China Energy Industry

The Three Gorges Dam’s new normal: failure

(May 18, 2011) China’s drought has caused the Three Gorges reservoir level to drop precipitously, crippling the mighty Three Gorges Dam. Shipping on the Yangtze River has now halted, power generation has been compromised, and geological hazards are heightened.

By Lisa Peryman, Probe International

Update to this story: Water depth at Three Gorges Dam stood at 154.8 meters on Tuesday afternoon.

China’s worst drought in the past half-century has forced authorities to shutdown a section of the Yangtze River, the central vein of the country and its most important shipping route, to oceangoing vessels.

The dry-up has forced the Yangtze River Waterway Bureau to close a 185-kilometer (115-mile) stretch of the 6,300-kilometre Yangtze from Wuhan in central China, the country’s most populous city, south-west to Yueyang. For now, emergency teams are continuing their work to prevent accidents in the Yangtze’s midsection where the once mighty river is reported to have shrivelled by around 50 metres from last year to an average width of 150 metres.

The brutal spring has left at least two ships grounded, more than 700 ships stranded, made drinking water scarce for hundreds of thousands of people, not to mention livestock, and has brought devastation to farmlands.

The country’s state news agency Xinhua claims the five-month drought has rendered nearly 1,400 reservoirs in Hubei Province, which runs along the middle reaches of the Yangtze River, temporarily unusable. Meanwhile, one-fourth of all small reservoirs contain what officials describe as “dead water” which is off-limits, save for emergency use.

Exercise instructions:
- A) Can you rewrite the Three Gorges drought article, starting with "China Energy Industry" and going on through "hazards are heightened.", changing "drought" to "dry spell"?
- B) How would the Three Gorges drought article go on? Write what follows its final sentence.
The listing has no connection to the article on the Three Gorges drought.

Data:
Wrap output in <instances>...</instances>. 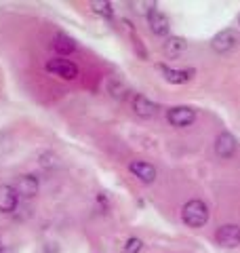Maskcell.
<instances>
[{
  "mask_svg": "<svg viewBox=\"0 0 240 253\" xmlns=\"http://www.w3.org/2000/svg\"><path fill=\"white\" fill-rule=\"evenodd\" d=\"M141 249H143V241L137 239V236H131V239L124 243V251L126 253H139Z\"/></svg>",
  "mask_w": 240,
  "mask_h": 253,
  "instance_id": "2e32d148",
  "label": "cell"
},
{
  "mask_svg": "<svg viewBox=\"0 0 240 253\" xmlns=\"http://www.w3.org/2000/svg\"><path fill=\"white\" fill-rule=\"evenodd\" d=\"M17 203H19L17 190L6 184L0 186V213H13L17 209Z\"/></svg>",
  "mask_w": 240,
  "mask_h": 253,
  "instance_id": "8fae6325",
  "label": "cell"
},
{
  "mask_svg": "<svg viewBox=\"0 0 240 253\" xmlns=\"http://www.w3.org/2000/svg\"><path fill=\"white\" fill-rule=\"evenodd\" d=\"M215 243L223 249H236L240 245V226L238 224H223L215 230Z\"/></svg>",
  "mask_w": 240,
  "mask_h": 253,
  "instance_id": "3957f363",
  "label": "cell"
},
{
  "mask_svg": "<svg viewBox=\"0 0 240 253\" xmlns=\"http://www.w3.org/2000/svg\"><path fill=\"white\" fill-rule=\"evenodd\" d=\"M236 44H238V34H236V30H232V28H226V30L217 32V34L213 36V41H211L213 51H217L221 55L230 53L232 49H236Z\"/></svg>",
  "mask_w": 240,
  "mask_h": 253,
  "instance_id": "5b68a950",
  "label": "cell"
},
{
  "mask_svg": "<svg viewBox=\"0 0 240 253\" xmlns=\"http://www.w3.org/2000/svg\"><path fill=\"white\" fill-rule=\"evenodd\" d=\"M238 26H240V15H238Z\"/></svg>",
  "mask_w": 240,
  "mask_h": 253,
  "instance_id": "d6986e66",
  "label": "cell"
},
{
  "mask_svg": "<svg viewBox=\"0 0 240 253\" xmlns=\"http://www.w3.org/2000/svg\"><path fill=\"white\" fill-rule=\"evenodd\" d=\"M46 72L53 74V76H59L63 81H74L78 76V66L72 63L68 59H61V57H55V59H49L46 61Z\"/></svg>",
  "mask_w": 240,
  "mask_h": 253,
  "instance_id": "277c9868",
  "label": "cell"
},
{
  "mask_svg": "<svg viewBox=\"0 0 240 253\" xmlns=\"http://www.w3.org/2000/svg\"><path fill=\"white\" fill-rule=\"evenodd\" d=\"M181 219L188 228H202L209 221V205L200 199H192L183 205L181 209Z\"/></svg>",
  "mask_w": 240,
  "mask_h": 253,
  "instance_id": "6da1fadb",
  "label": "cell"
},
{
  "mask_svg": "<svg viewBox=\"0 0 240 253\" xmlns=\"http://www.w3.org/2000/svg\"><path fill=\"white\" fill-rule=\"evenodd\" d=\"M110 91H112V95H116V97H122V93H126V86L118 84L116 81H110Z\"/></svg>",
  "mask_w": 240,
  "mask_h": 253,
  "instance_id": "e0dca14e",
  "label": "cell"
},
{
  "mask_svg": "<svg viewBox=\"0 0 240 253\" xmlns=\"http://www.w3.org/2000/svg\"><path fill=\"white\" fill-rule=\"evenodd\" d=\"M198 118V112L192 106H173L166 110V121L175 129H183V126L194 125Z\"/></svg>",
  "mask_w": 240,
  "mask_h": 253,
  "instance_id": "7a4b0ae2",
  "label": "cell"
},
{
  "mask_svg": "<svg viewBox=\"0 0 240 253\" xmlns=\"http://www.w3.org/2000/svg\"><path fill=\"white\" fill-rule=\"evenodd\" d=\"M236 150H238L236 135H232L230 131L219 133L217 139H215V154H217L219 158H232L236 154Z\"/></svg>",
  "mask_w": 240,
  "mask_h": 253,
  "instance_id": "8992f818",
  "label": "cell"
},
{
  "mask_svg": "<svg viewBox=\"0 0 240 253\" xmlns=\"http://www.w3.org/2000/svg\"><path fill=\"white\" fill-rule=\"evenodd\" d=\"M188 49V42L183 41L181 36H166V41L162 44V51L164 55L169 59H175V57H179V55Z\"/></svg>",
  "mask_w": 240,
  "mask_h": 253,
  "instance_id": "4fadbf2b",
  "label": "cell"
},
{
  "mask_svg": "<svg viewBox=\"0 0 240 253\" xmlns=\"http://www.w3.org/2000/svg\"><path fill=\"white\" fill-rule=\"evenodd\" d=\"M91 6H93L95 13L101 15V17H106V19L114 17V9H112V4L106 2V0H95V2H91Z\"/></svg>",
  "mask_w": 240,
  "mask_h": 253,
  "instance_id": "9a60e30c",
  "label": "cell"
},
{
  "mask_svg": "<svg viewBox=\"0 0 240 253\" xmlns=\"http://www.w3.org/2000/svg\"><path fill=\"white\" fill-rule=\"evenodd\" d=\"M148 23H150V30L154 32L156 36H169V30H171L169 17L160 9H156V6H152L148 11Z\"/></svg>",
  "mask_w": 240,
  "mask_h": 253,
  "instance_id": "ba28073f",
  "label": "cell"
},
{
  "mask_svg": "<svg viewBox=\"0 0 240 253\" xmlns=\"http://www.w3.org/2000/svg\"><path fill=\"white\" fill-rule=\"evenodd\" d=\"M129 171L141 181V184H154V179L158 175L156 167L152 163H148V161H131L129 163Z\"/></svg>",
  "mask_w": 240,
  "mask_h": 253,
  "instance_id": "52a82bcc",
  "label": "cell"
},
{
  "mask_svg": "<svg viewBox=\"0 0 240 253\" xmlns=\"http://www.w3.org/2000/svg\"><path fill=\"white\" fill-rule=\"evenodd\" d=\"M53 49L59 55H70V53L76 51V42H74V38L59 34V36H55V41H53Z\"/></svg>",
  "mask_w": 240,
  "mask_h": 253,
  "instance_id": "5bb4252c",
  "label": "cell"
},
{
  "mask_svg": "<svg viewBox=\"0 0 240 253\" xmlns=\"http://www.w3.org/2000/svg\"><path fill=\"white\" fill-rule=\"evenodd\" d=\"M46 249H49V253H59V247H55V245H49Z\"/></svg>",
  "mask_w": 240,
  "mask_h": 253,
  "instance_id": "ac0fdd59",
  "label": "cell"
},
{
  "mask_svg": "<svg viewBox=\"0 0 240 253\" xmlns=\"http://www.w3.org/2000/svg\"><path fill=\"white\" fill-rule=\"evenodd\" d=\"M158 70H160V74H162V78L166 83H171V84H183V83H188L192 76H194V70L188 68V70H175V68H169V66H164V63H158Z\"/></svg>",
  "mask_w": 240,
  "mask_h": 253,
  "instance_id": "30bf717a",
  "label": "cell"
},
{
  "mask_svg": "<svg viewBox=\"0 0 240 253\" xmlns=\"http://www.w3.org/2000/svg\"><path fill=\"white\" fill-rule=\"evenodd\" d=\"M131 106H133V112L139 118H154L158 114V104H154V101L148 99L146 95H141V93L135 95Z\"/></svg>",
  "mask_w": 240,
  "mask_h": 253,
  "instance_id": "9c48e42d",
  "label": "cell"
},
{
  "mask_svg": "<svg viewBox=\"0 0 240 253\" xmlns=\"http://www.w3.org/2000/svg\"><path fill=\"white\" fill-rule=\"evenodd\" d=\"M15 190H17V194H23V196H28V199H32V196L38 194L40 181L34 175H21V177H17Z\"/></svg>",
  "mask_w": 240,
  "mask_h": 253,
  "instance_id": "7c38bea8",
  "label": "cell"
}]
</instances>
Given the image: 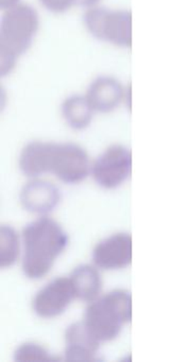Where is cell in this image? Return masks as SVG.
Segmentation results:
<instances>
[{"label": "cell", "mask_w": 172, "mask_h": 362, "mask_svg": "<svg viewBox=\"0 0 172 362\" xmlns=\"http://www.w3.org/2000/svg\"><path fill=\"white\" fill-rule=\"evenodd\" d=\"M19 166L29 177L53 173L65 183L74 184L88 175L89 158L86 152L74 144L33 141L23 148Z\"/></svg>", "instance_id": "cell-1"}, {"label": "cell", "mask_w": 172, "mask_h": 362, "mask_svg": "<svg viewBox=\"0 0 172 362\" xmlns=\"http://www.w3.org/2000/svg\"><path fill=\"white\" fill-rule=\"evenodd\" d=\"M25 254L23 269L30 279H40L50 271L57 256L68 243V236L55 220L40 218L28 224L23 232Z\"/></svg>", "instance_id": "cell-2"}, {"label": "cell", "mask_w": 172, "mask_h": 362, "mask_svg": "<svg viewBox=\"0 0 172 362\" xmlns=\"http://www.w3.org/2000/svg\"><path fill=\"white\" fill-rule=\"evenodd\" d=\"M38 16L28 5H16L6 9L0 29V71L6 76L14 69L17 58L25 54L35 37Z\"/></svg>", "instance_id": "cell-3"}, {"label": "cell", "mask_w": 172, "mask_h": 362, "mask_svg": "<svg viewBox=\"0 0 172 362\" xmlns=\"http://www.w3.org/2000/svg\"><path fill=\"white\" fill-rule=\"evenodd\" d=\"M131 319V294L125 290H114L87 307L83 324L99 342H102L116 338L123 324Z\"/></svg>", "instance_id": "cell-4"}, {"label": "cell", "mask_w": 172, "mask_h": 362, "mask_svg": "<svg viewBox=\"0 0 172 362\" xmlns=\"http://www.w3.org/2000/svg\"><path fill=\"white\" fill-rule=\"evenodd\" d=\"M84 23L89 33L97 39L119 47H131V12L93 8L84 14Z\"/></svg>", "instance_id": "cell-5"}, {"label": "cell", "mask_w": 172, "mask_h": 362, "mask_svg": "<svg viewBox=\"0 0 172 362\" xmlns=\"http://www.w3.org/2000/svg\"><path fill=\"white\" fill-rule=\"evenodd\" d=\"M131 169V151L123 146H112L93 164V179L101 187L113 189L129 177Z\"/></svg>", "instance_id": "cell-6"}, {"label": "cell", "mask_w": 172, "mask_h": 362, "mask_svg": "<svg viewBox=\"0 0 172 362\" xmlns=\"http://www.w3.org/2000/svg\"><path fill=\"white\" fill-rule=\"evenodd\" d=\"M76 298L70 277H59L42 288L33 300L36 315L42 317H53L66 310Z\"/></svg>", "instance_id": "cell-7"}, {"label": "cell", "mask_w": 172, "mask_h": 362, "mask_svg": "<svg viewBox=\"0 0 172 362\" xmlns=\"http://www.w3.org/2000/svg\"><path fill=\"white\" fill-rule=\"evenodd\" d=\"M93 259L104 270L125 268L131 264L132 237L123 233L108 237L95 247Z\"/></svg>", "instance_id": "cell-8"}, {"label": "cell", "mask_w": 172, "mask_h": 362, "mask_svg": "<svg viewBox=\"0 0 172 362\" xmlns=\"http://www.w3.org/2000/svg\"><path fill=\"white\" fill-rule=\"evenodd\" d=\"M19 198L27 211L34 214H47L57 207L61 196L57 186L38 180L28 183L21 190Z\"/></svg>", "instance_id": "cell-9"}, {"label": "cell", "mask_w": 172, "mask_h": 362, "mask_svg": "<svg viewBox=\"0 0 172 362\" xmlns=\"http://www.w3.org/2000/svg\"><path fill=\"white\" fill-rule=\"evenodd\" d=\"M85 97L93 111L108 113L120 105L123 88L114 78L103 76L93 80Z\"/></svg>", "instance_id": "cell-10"}, {"label": "cell", "mask_w": 172, "mask_h": 362, "mask_svg": "<svg viewBox=\"0 0 172 362\" xmlns=\"http://www.w3.org/2000/svg\"><path fill=\"white\" fill-rule=\"evenodd\" d=\"M65 357L67 360H97L100 342L87 330L84 324L74 323L66 330Z\"/></svg>", "instance_id": "cell-11"}, {"label": "cell", "mask_w": 172, "mask_h": 362, "mask_svg": "<svg viewBox=\"0 0 172 362\" xmlns=\"http://www.w3.org/2000/svg\"><path fill=\"white\" fill-rule=\"evenodd\" d=\"M76 298L85 302L95 300L101 290V277L93 267L83 264L74 269L70 276Z\"/></svg>", "instance_id": "cell-12"}, {"label": "cell", "mask_w": 172, "mask_h": 362, "mask_svg": "<svg viewBox=\"0 0 172 362\" xmlns=\"http://www.w3.org/2000/svg\"><path fill=\"white\" fill-rule=\"evenodd\" d=\"M62 113L67 124L74 130L87 128L93 119V110L86 97H68L62 105Z\"/></svg>", "instance_id": "cell-13"}, {"label": "cell", "mask_w": 172, "mask_h": 362, "mask_svg": "<svg viewBox=\"0 0 172 362\" xmlns=\"http://www.w3.org/2000/svg\"><path fill=\"white\" fill-rule=\"evenodd\" d=\"M0 243V264L2 268L12 266L19 254V241L16 232L11 226H1Z\"/></svg>", "instance_id": "cell-14"}, {"label": "cell", "mask_w": 172, "mask_h": 362, "mask_svg": "<svg viewBox=\"0 0 172 362\" xmlns=\"http://www.w3.org/2000/svg\"><path fill=\"white\" fill-rule=\"evenodd\" d=\"M50 354L35 343H25L15 351L16 361H31V360H57Z\"/></svg>", "instance_id": "cell-15"}, {"label": "cell", "mask_w": 172, "mask_h": 362, "mask_svg": "<svg viewBox=\"0 0 172 362\" xmlns=\"http://www.w3.org/2000/svg\"><path fill=\"white\" fill-rule=\"evenodd\" d=\"M40 3L49 11L61 13L67 11L74 5V0H40Z\"/></svg>", "instance_id": "cell-16"}, {"label": "cell", "mask_w": 172, "mask_h": 362, "mask_svg": "<svg viewBox=\"0 0 172 362\" xmlns=\"http://www.w3.org/2000/svg\"><path fill=\"white\" fill-rule=\"evenodd\" d=\"M18 0H0V5L2 9H10L17 5Z\"/></svg>", "instance_id": "cell-17"}, {"label": "cell", "mask_w": 172, "mask_h": 362, "mask_svg": "<svg viewBox=\"0 0 172 362\" xmlns=\"http://www.w3.org/2000/svg\"><path fill=\"white\" fill-rule=\"evenodd\" d=\"M99 0H74V4L76 5L84 6V7H91L95 5Z\"/></svg>", "instance_id": "cell-18"}]
</instances>
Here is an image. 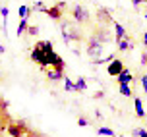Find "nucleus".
I'll list each match as a JSON object with an SVG mask.
<instances>
[{
	"label": "nucleus",
	"mask_w": 147,
	"mask_h": 137,
	"mask_svg": "<svg viewBox=\"0 0 147 137\" xmlns=\"http://www.w3.org/2000/svg\"><path fill=\"white\" fill-rule=\"evenodd\" d=\"M120 93L124 95V97H132V87L128 85V83H120Z\"/></svg>",
	"instance_id": "obj_17"
},
{
	"label": "nucleus",
	"mask_w": 147,
	"mask_h": 137,
	"mask_svg": "<svg viewBox=\"0 0 147 137\" xmlns=\"http://www.w3.org/2000/svg\"><path fill=\"white\" fill-rule=\"evenodd\" d=\"M122 70H124V62H122V60H118V58H112V60L109 62V68H107L109 75H112V77H116Z\"/></svg>",
	"instance_id": "obj_8"
},
{
	"label": "nucleus",
	"mask_w": 147,
	"mask_h": 137,
	"mask_svg": "<svg viewBox=\"0 0 147 137\" xmlns=\"http://www.w3.org/2000/svg\"><path fill=\"white\" fill-rule=\"evenodd\" d=\"M0 14H2V17H4V23H6L8 15H10V10H8V8H2V10H0Z\"/></svg>",
	"instance_id": "obj_23"
},
{
	"label": "nucleus",
	"mask_w": 147,
	"mask_h": 137,
	"mask_svg": "<svg viewBox=\"0 0 147 137\" xmlns=\"http://www.w3.org/2000/svg\"><path fill=\"white\" fill-rule=\"evenodd\" d=\"M29 14H31V8L29 6H25V4H23V6L18 8V15H20V19H23V17H27V19H29Z\"/></svg>",
	"instance_id": "obj_16"
},
{
	"label": "nucleus",
	"mask_w": 147,
	"mask_h": 137,
	"mask_svg": "<svg viewBox=\"0 0 147 137\" xmlns=\"http://www.w3.org/2000/svg\"><path fill=\"white\" fill-rule=\"evenodd\" d=\"M116 81H118V85H120V83H128V85H132L134 83V77H132V72H130V70H122V72L118 73L116 75Z\"/></svg>",
	"instance_id": "obj_9"
},
{
	"label": "nucleus",
	"mask_w": 147,
	"mask_h": 137,
	"mask_svg": "<svg viewBox=\"0 0 147 137\" xmlns=\"http://www.w3.org/2000/svg\"><path fill=\"white\" fill-rule=\"evenodd\" d=\"M85 89H87V81L83 79V77H78V81L74 83V91L76 93H83Z\"/></svg>",
	"instance_id": "obj_15"
},
{
	"label": "nucleus",
	"mask_w": 147,
	"mask_h": 137,
	"mask_svg": "<svg viewBox=\"0 0 147 137\" xmlns=\"http://www.w3.org/2000/svg\"><path fill=\"white\" fill-rule=\"evenodd\" d=\"M27 33H29V35H37V33H39V27H33V25H31V27H27Z\"/></svg>",
	"instance_id": "obj_24"
},
{
	"label": "nucleus",
	"mask_w": 147,
	"mask_h": 137,
	"mask_svg": "<svg viewBox=\"0 0 147 137\" xmlns=\"http://www.w3.org/2000/svg\"><path fill=\"white\" fill-rule=\"evenodd\" d=\"M110 41V33L105 29V25L97 27L91 35H89L87 43H85V52H87L91 58H101L105 50V44Z\"/></svg>",
	"instance_id": "obj_2"
},
{
	"label": "nucleus",
	"mask_w": 147,
	"mask_h": 137,
	"mask_svg": "<svg viewBox=\"0 0 147 137\" xmlns=\"http://www.w3.org/2000/svg\"><path fill=\"white\" fill-rule=\"evenodd\" d=\"M78 126H80V128H85V126H89V124H87L85 118H80V120H78Z\"/></svg>",
	"instance_id": "obj_25"
},
{
	"label": "nucleus",
	"mask_w": 147,
	"mask_h": 137,
	"mask_svg": "<svg viewBox=\"0 0 147 137\" xmlns=\"http://www.w3.org/2000/svg\"><path fill=\"white\" fill-rule=\"evenodd\" d=\"M33 10H39V12H45L47 8H45V4H43V2H41V0H37L35 4H33Z\"/></svg>",
	"instance_id": "obj_22"
},
{
	"label": "nucleus",
	"mask_w": 147,
	"mask_h": 137,
	"mask_svg": "<svg viewBox=\"0 0 147 137\" xmlns=\"http://www.w3.org/2000/svg\"><path fill=\"white\" fill-rule=\"evenodd\" d=\"M141 64H143V66L147 64V50L143 52V54H141Z\"/></svg>",
	"instance_id": "obj_27"
},
{
	"label": "nucleus",
	"mask_w": 147,
	"mask_h": 137,
	"mask_svg": "<svg viewBox=\"0 0 147 137\" xmlns=\"http://www.w3.org/2000/svg\"><path fill=\"white\" fill-rule=\"evenodd\" d=\"M116 44H118V50H120V52H128L130 48H134V41H132L128 35H126L124 39L116 41Z\"/></svg>",
	"instance_id": "obj_10"
},
{
	"label": "nucleus",
	"mask_w": 147,
	"mask_h": 137,
	"mask_svg": "<svg viewBox=\"0 0 147 137\" xmlns=\"http://www.w3.org/2000/svg\"><path fill=\"white\" fill-rule=\"evenodd\" d=\"M143 44H145V50H147V33L143 35Z\"/></svg>",
	"instance_id": "obj_29"
},
{
	"label": "nucleus",
	"mask_w": 147,
	"mask_h": 137,
	"mask_svg": "<svg viewBox=\"0 0 147 137\" xmlns=\"http://www.w3.org/2000/svg\"><path fill=\"white\" fill-rule=\"evenodd\" d=\"M0 10H2V6H0Z\"/></svg>",
	"instance_id": "obj_32"
},
{
	"label": "nucleus",
	"mask_w": 147,
	"mask_h": 137,
	"mask_svg": "<svg viewBox=\"0 0 147 137\" xmlns=\"http://www.w3.org/2000/svg\"><path fill=\"white\" fill-rule=\"evenodd\" d=\"M70 14H72V19L76 23H80V25L91 21V14H89V10L85 6H81V4H74L72 10H70Z\"/></svg>",
	"instance_id": "obj_4"
},
{
	"label": "nucleus",
	"mask_w": 147,
	"mask_h": 137,
	"mask_svg": "<svg viewBox=\"0 0 147 137\" xmlns=\"http://www.w3.org/2000/svg\"><path fill=\"white\" fill-rule=\"evenodd\" d=\"M23 137H45V135H41L39 131H35V130H31V128H29V130L25 131V135H23Z\"/></svg>",
	"instance_id": "obj_20"
},
{
	"label": "nucleus",
	"mask_w": 147,
	"mask_h": 137,
	"mask_svg": "<svg viewBox=\"0 0 147 137\" xmlns=\"http://www.w3.org/2000/svg\"><path fill=\"white\" fill-rule=\"evenodd\" d=\"M143 118H145V122H147V114H145V116H143Z\"/></svg>",
	"instance_id": "obj_30"
},
{
	"label": "nucleus",
	"mask_w": 147,
	"mask_h": 137,
	"mask_svg": "<svg viewBox=\"0 0 147 137\" xmlns=\"http://www.w3.org/2000/svg\"><path fill=\"white\" fill-rule=\"evenodd\" d=\"M143 2H145V0H132L134 6H140V4H143Z\"/></svg>",
	"instance_id": "obj_28"
},
{
	"label": "nucleus",
	"mask_w": 147,
	"mask_h": 137,
	"mask_svg": "<svg viewBox=\"0 0 147 137\" xmlns=\"http://www.w3.org/2000/svg\"><path fill=\"white\" fill-rule=\"evenodd\" d=\"M112 25H114V37H116V41H120V39H124L128 33H126V29L120 25L118 21H112Z\"/></svg>",
	"instance_id": "obj_12"
},
{
	"label": "nucleus",
	"mask_w": 147,
	"mask_h": 137,
	"mask_svg": "<svg viewBox=\"0 0 147 137\" xmlns=\"http://www.w3.org/2000/svg\"><path fill=\"white\" fill-rule=\"evenodd\" d=\"M6 108H8V101L6 99H0V137L4 135L8 124L12 122V118H10V114H8Z\"/></svg>",
	"instance_id": "obj_5"
},
{
	"label": "nucleus",
	"mask_w": 147,
	"mask_h": 137,
	"mask_svg": "<svg viewBox=\"0 0 147 137\" xmlns=\"http://www.w3.org/2000/svg\"><path fill=\"white\" fill-rule=\"evenodd\" d=\"M27 130H29V128H27L25 122H14V120L8 124V128H6V131H8L10 137H23Z\"/></svg>",
	"instance_id": "obj_6"
},
{
	"label": "nucleus",
	"mask_w": 147,
	"mask_h": 137,
	"mask_svg": "<svg viewBox=\"0 0 147 137\" xmlns=\"http://www.w3.org/2000/svg\"><path fill=\"white\" fill-rule=\"evenodd\" d=\"M31 60L43 70H49V68L64 70V60L60 58V54L54 52V46L51 41H37L31 50Z\"/></svg>",
	"instance_id": "obj_1"
},
{
	"label": "nucleus",
	"mask_w": 147,
	"mask_h": 137,
	"mask_svg": "<svg viewBox=\"0 0 147 137\" xmlns=\"http://www.w3.org/2000/svg\"><path fill=\"white\" fill-rule=\"evenodd\" d=\"M134 108H136V116L138 118H143L145 116V110H143V102H141V99H134Z\"/></svg>",
	"instance_id": "obj_13"
},
{
	"label": "nucleus",
	"mask_w": 147,
	"mask_h": 137,
	"mask_svg": "<svg viewBox=\"0 0 147 137\" xmlns=\"http://www.w3.org/2000/svg\"><path fill=\"white\" fill-rule=\"evenodd\" d=\"M97 133H99V135H107V137H114V135H116V133L110 130V128H99V130H97Z\"/></svg>",
	"instance_id": "obj_18"
},
{
	"label": "nucleus",
	"mask_w": 147,
	"mask_h": 137,
	"mask_svg": "<svg viewBox=\"0 0 147 137\" xmlns=\"http://www.w3.org/2000/svg\"><path fill=\"white\" fill-rule=\"evenodd\" d=\"M64 8H66V4H64V2H58L56 6L47 8L45 14L49 15L51 19H54V21H62V15H64V14H62V10H64Z\"/></svg>",
	"instance_id": "obj_7"
},
{
	"label": "nucleus",
	"mask_w": 147,
	"mask_h": 137,
	"mask_svg": "<svg viewBox=\"0 0 147 137\" xmlns=\"http://www.w3.org/2000/svg\"><path fill=\"white\" fill-rule=\"evenodd\" d=\"M45 72H47V77L51 81L64 79V70H54V68H51V70H45Z\"/></svg>",
	"instance_id": "obj_11"
},
{
	"label": "nucleus",
	"mask_w": 147,
	"mask_h": 137,
	"mask_svg": "<svg viewBox=\"0 0 147 137\" xmlns=\"http://www.w3.org/2000/svg\"><path fill=\"white\" fill-rule=\"evenodd\" d=\"M64 89L66 91H74V83L70 81V77H64Z\"/></svg>",
	"instance_id": "obj_21"
},
{
	"label": "nucleus",
	"mask_w": 147,
	"mask_h": 137,
	"mask_svg": "<svg viewBox=\"0 0 147 137\" xmlns=\"http://www.w3.org/2000/svg\"><path fill=\"white\" fill-rule=\"evenodd\" d=\"M141 85H143V91L147 93V75H141Z\"/></svg>",
	"instance_id": "obj_26"
},
{
	"label": "nucleus",
	"mask_w": 147,
	"mask_h": 137,
	"mask_svg": "<svg viewBox=\"0 0 147 137\" xmlns=\"http://www.w3.org/2000/svg\"><path fill=\"white\" fill-rule=\"evenodd\" d=\"M132 137H147V131L138 128V130H132Z\"/></svg>",
	"instance_id": "obj_19"
},
{
	"label": "nucleus",
	"mask_w": 147,
	"mask_h": 137,
	"mask_svg": "<svg viewBox=\"0 0 147 137\" xmlns=\"http://www.w3.org/2000/svg\"><path fill=\"white\" fill-rule=\"evenodd\" d=\"M60 33H62V39H64L66 44L83 41V33H81V29L78 27V23L74 19H62L60 21Z\"/></svg>",
	"instance_id": "obj_3"
},
{
	"label": "nucleus",
	"mask_w": 147,
	"mask_h": 137,
	"mask_svg": "<svg viewBox=\"0 0 147 137\" xmlns=\"http://www.w3.org/2000/svg\"><path fill=\"white\" fill-rule=\"evenodd\" d=\"M145 4H147V0H145Z\"/></svg>",
	"instance_id": "obj_33"
},
{
	"label": "nucleus",
	"mask_w": 147,
	"mask_h": 137,
	"mask_svg": "<svg viewBox=\"0 0 147 137\" xmlns=\"http://www.w3.org/2000/svg\"><path fill=\"white\" fill-rule=\"evenodd\" d=\"M27 27H29V23H27V17H23V19H20V23H18V31H16V35L22 37L23 33H27Z\"/></svg>",
	"instance_id": "obj_14"
},
{
	"label": "nucleus",
	"mask_w": 147,
	"mask_h": 137,
	"mask_svg": "<svg viewBox=\"0 0 147 137\" xmlns=\"http://www.w3.org/2000/svg\"><path fill=\"white\" fill-rule=\"evenodd\" d=\"M143 15H145V17H147V10H145V14H143Z\"/></svg>",
	"instance_id": "obj_31"
}]
</instances>
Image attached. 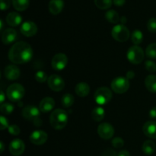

Expected results:
- A)
China Energy Industry

The Three Gorges Dam’s new normal: failure

(May 18, 2011) China’s dry spell has caused the Three Gorges reservoir level to drop precipitously, crippling the mighty Three Gorges Dam. Shipping on the Yangtze River has now halted, power generation has been compromised, and geological hazards are heightened.

- B)
For the second time since it began operation in 2003, officials have been forced to resort to emergency discharges of water from the Three Gorges Dam, to help ease the crisis, although there are claims the giant dam, and the world’s largest, has actually exacerbated the problem by changing the water table in the river’s basin. The river basin is home to one-third of China’s population and is responsible for 40 per cent of the country’s economic growth; it also provides a water highway for 80% of China’s river freight.

But water inflow into the giant dam’s reservoir from the upstream section of the Yangtze River is down 40 percent. The store of water in the reservoir is now further strained by the current release of water at a rate of 7,000 cubic meters per second to ease the downstream drought. If the dam’s reservoir level falls below 155 meters, power output would be compromised, so an inevitable tug of war has begun over the Yangtze’s reduced flow: downstream populations and ships want the reservoir’s water released while Yangtze Power, the owner of the turbines and generators, will want it reserved for power generation.

Truly menacing, though, is the potential for geological disasters. Geoscientists worry that a rapid drawdown in a large reservoir can trigger landslides, and even earthquakes. For example, China’s deadly May 2008 earthquake occurred soon after the Zipingpu dam on a tributary of the Yangtze was drawn down quickly.

The sudden shortfall in water does not surprise dam critics. According to Patricia Adams, Executive Director of Probe International – which has published several books on the Three Gorges dam – large dams are typically state vanity projects financed by governments with deep pockets. As such, dam designers haven’t taken the vagaries of water flows seriously, or considered their consequences.

“Three Gorges is a classic case in which government officials exaggerated the benefits and underestimated the risks,” she says. “What mattered to the Chinese authorities who approved the dam was the prestige of building the world’s largest dam.”

That prestige is surely fading now as the current fiasco plays out on the Yangtze: the world’s largest dam is holding back only a little water while two of its main functions – power generation and shipping – have been stymied by nature.

See Reservoir levels at the Three Gorges Dam: Probe International’s “ticker tape” monitor of Three Gorges reservoir levels.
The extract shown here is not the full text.